From 2b5f45a59b0ee2031833394474d335d27d9e1ee0 Mon Sep 17 00:00:00 2001
From: luoyu-intel <yu.luo@intel.com>
Date: Wed, 22 May 2024 15:09:01 +0800
Subject: [PATCH] update doc and clang-format

---
 README.md                      |  2 +-
 bestla/README.md               |  8 +++++++-
 bestla/bestla/kernel_avx512f.h | 18 +++++++++---------
 docs/advanced_usage.md         |  7 ++++---
 neural_speed/core/README.md    |  6 +++++-
 5 files changed, 26 insertions(+), 15 deletions(-)

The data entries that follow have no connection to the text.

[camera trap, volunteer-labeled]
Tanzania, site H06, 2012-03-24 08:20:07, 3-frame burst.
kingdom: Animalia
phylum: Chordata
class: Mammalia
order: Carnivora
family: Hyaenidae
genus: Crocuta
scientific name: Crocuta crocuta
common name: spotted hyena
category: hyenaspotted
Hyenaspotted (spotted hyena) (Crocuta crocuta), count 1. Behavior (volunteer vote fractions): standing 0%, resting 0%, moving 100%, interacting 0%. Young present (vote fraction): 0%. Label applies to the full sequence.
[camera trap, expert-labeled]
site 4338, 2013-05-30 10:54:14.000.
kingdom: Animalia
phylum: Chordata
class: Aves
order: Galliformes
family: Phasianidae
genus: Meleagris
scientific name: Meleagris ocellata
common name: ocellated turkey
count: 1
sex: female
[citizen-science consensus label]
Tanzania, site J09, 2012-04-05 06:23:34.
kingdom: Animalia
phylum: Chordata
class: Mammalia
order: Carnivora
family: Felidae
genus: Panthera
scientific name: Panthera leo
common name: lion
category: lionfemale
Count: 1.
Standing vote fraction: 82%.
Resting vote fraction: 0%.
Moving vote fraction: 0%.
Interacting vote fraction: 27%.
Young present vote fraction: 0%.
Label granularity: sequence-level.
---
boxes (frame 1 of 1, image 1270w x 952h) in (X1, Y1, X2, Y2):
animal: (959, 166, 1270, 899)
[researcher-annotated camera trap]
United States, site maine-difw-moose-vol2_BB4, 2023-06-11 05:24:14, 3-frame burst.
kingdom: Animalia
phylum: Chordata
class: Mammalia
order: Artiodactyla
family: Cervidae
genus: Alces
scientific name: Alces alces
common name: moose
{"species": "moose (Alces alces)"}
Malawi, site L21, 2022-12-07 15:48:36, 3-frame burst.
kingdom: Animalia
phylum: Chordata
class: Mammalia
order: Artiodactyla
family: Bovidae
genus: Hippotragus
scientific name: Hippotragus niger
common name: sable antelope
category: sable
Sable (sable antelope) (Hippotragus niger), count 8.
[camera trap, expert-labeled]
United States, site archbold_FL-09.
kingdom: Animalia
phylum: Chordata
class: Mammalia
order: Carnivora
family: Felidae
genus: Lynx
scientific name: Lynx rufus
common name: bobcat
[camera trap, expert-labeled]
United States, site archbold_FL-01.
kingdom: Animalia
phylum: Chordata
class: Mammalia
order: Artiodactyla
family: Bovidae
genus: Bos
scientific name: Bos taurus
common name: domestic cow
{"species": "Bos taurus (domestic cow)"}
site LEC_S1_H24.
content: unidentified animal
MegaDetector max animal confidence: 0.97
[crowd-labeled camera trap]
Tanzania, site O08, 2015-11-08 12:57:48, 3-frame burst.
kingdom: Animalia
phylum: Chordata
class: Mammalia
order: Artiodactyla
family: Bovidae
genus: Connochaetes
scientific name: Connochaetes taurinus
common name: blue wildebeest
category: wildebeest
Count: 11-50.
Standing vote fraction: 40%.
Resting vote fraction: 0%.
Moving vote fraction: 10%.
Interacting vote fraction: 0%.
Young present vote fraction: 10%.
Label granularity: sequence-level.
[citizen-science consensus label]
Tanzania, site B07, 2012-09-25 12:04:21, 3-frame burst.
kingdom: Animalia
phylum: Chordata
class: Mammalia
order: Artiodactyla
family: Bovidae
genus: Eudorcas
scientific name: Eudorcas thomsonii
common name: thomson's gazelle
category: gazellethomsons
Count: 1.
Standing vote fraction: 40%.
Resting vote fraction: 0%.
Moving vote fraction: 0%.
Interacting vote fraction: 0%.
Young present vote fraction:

diff --git a/README.md b/README.md
index 66abc6afc..bdc8afc88 100644
--- a/README.md
+++ b/README.md
@@ -3,7 +3,7 @@
 Neural Speed is an innovative library designed to support the efficient inference of large language models (LLMs) on Intel platforms through the state-of-the-art (SOTA) low-bit quantization powered by [Intel Neural Compressor](https://github.com/intel/neural-compressor). The work is inspired by [llama.cpp](https://github.com/ggerganov/llama.cpp) and further optimized for Intel platforms with our innovations in [NeurIPS' 2023](https://arxiv.org/abs/2311.00502)
 
 ## Key Features
-- Highly optimized low-precision kernels on CPUs with ISAs (AMX, VNNI, AVX512F, AVX_VNNI and AVX2). See [details](neural_speed/core/README.md)
+- Highly optimized kernels on CPUs with ISAs (AMX, VNNI, AVX512F, AVX_VNNI and AVX2) for N-bit weight (int1, int2, int3, int4, int5, int6, int7 and int8). See [details](neural_speed/core/README.md)
 - Up to 40x performance speedup on popular LLMs compared with llama.cpp. See [details](https://medium.com/@NeuralCompressor/llm-performance-of-intel-extension-for-transformers-f7d061556176) 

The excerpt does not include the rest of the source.